Quote Originally Posted by Bionicgoat View Post
As usual, I'm hesitant to respond to you because of our history, but I really do think there are some things you need to hear for your own good. How you can have this history and blame the institutions instead of yourself if beyond me. Perhaps it's because you're intelligent and think, "No way can I be failing! It must be the teachers!" but I mean, come on... the only constant here is an arguementative student who refuses to accept the rules of how things work in the world. Unless you want to waste that intelligence of yours being a bitter fuck working in wal-mart for the rest of your life (or something worse) it's time to learn how to play the game. Nobody says that you have to live the game, just learn it enough to stop failing classes over personality clashes. I'd much rather provide sympathy here, but I truly think it's brutal honesty you need. sorry.

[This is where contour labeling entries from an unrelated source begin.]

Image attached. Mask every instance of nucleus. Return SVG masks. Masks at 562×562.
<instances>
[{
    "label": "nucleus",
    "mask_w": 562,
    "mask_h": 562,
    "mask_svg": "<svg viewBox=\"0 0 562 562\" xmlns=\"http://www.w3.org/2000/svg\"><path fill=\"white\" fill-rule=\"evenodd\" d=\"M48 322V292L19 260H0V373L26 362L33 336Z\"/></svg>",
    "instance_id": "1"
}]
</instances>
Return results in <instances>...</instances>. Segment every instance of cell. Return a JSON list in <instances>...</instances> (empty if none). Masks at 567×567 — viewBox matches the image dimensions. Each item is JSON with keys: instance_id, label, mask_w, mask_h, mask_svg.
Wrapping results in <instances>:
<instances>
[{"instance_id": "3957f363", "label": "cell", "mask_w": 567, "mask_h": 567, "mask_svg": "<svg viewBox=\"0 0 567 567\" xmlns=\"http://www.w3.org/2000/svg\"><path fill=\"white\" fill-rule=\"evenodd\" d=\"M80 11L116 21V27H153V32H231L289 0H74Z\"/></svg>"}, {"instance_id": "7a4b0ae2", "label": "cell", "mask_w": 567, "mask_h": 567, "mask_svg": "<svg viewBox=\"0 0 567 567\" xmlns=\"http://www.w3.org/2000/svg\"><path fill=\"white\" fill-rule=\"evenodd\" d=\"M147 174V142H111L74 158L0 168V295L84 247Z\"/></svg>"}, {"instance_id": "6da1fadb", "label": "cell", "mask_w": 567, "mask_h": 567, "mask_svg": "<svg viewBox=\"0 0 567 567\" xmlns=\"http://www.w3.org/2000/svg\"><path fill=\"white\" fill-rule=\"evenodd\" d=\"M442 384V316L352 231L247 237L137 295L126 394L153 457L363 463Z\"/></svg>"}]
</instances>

Tcaud, I think this sounds like very good advice.
I had a class my first semester of college where I KNEW I should have an A - as in, I did every bit of work, and saw all my grades, and my average was well above 90. But do you know what final grade my prof submitted?
D.
Unfortunately, he kept all the copies of my homework, labs and tests, so I had nothing with which to prove my case. I spoke to every person in the administration I could get to, and could get nowhere. I have some suspicions about why the prof did what he did, but when I finally went to him and plead my case, he was extremely evasive and finally sent me away with the infuriatingly unsatisfying explanation that every single other member of my class had failed, so he couldn't give me too much better a grade.
This is the ONLY example of curving grades DOWN I have ever heard.
The main reason I got blocked from challenging the grade is because my prof also happened to be the head of the department, and it took the approval of the head of the department to get a hearing. Too bad for me.
I bitched and whined to many of my fellow students, and pretty much got in response, "Yeah, well, welcome to college."
I withdrew at the end of the semester (which was my first). Luckily, I had some pretty marketable skills, so I just lived in the working world and learned what life handed me as well as what I taught myself (libraries and the world wide internet).
I have since tried to go back to college twice, and each time, even though I've aced all my classes, I get thoroughly discouraged by all the bullshit. After this third time, I think I'm not going back again.
You DON'T need a college degree to get ahead in life. If you need a degree to go into a field for which you feel a passion, then you need to temper that passion with the awareness that you DO need to play the game to get the degree.
Please notice that I'm not telling you that you're wrong in your current situation.
But I am telling you that in your current situation, being righteous is shooting you in the foot.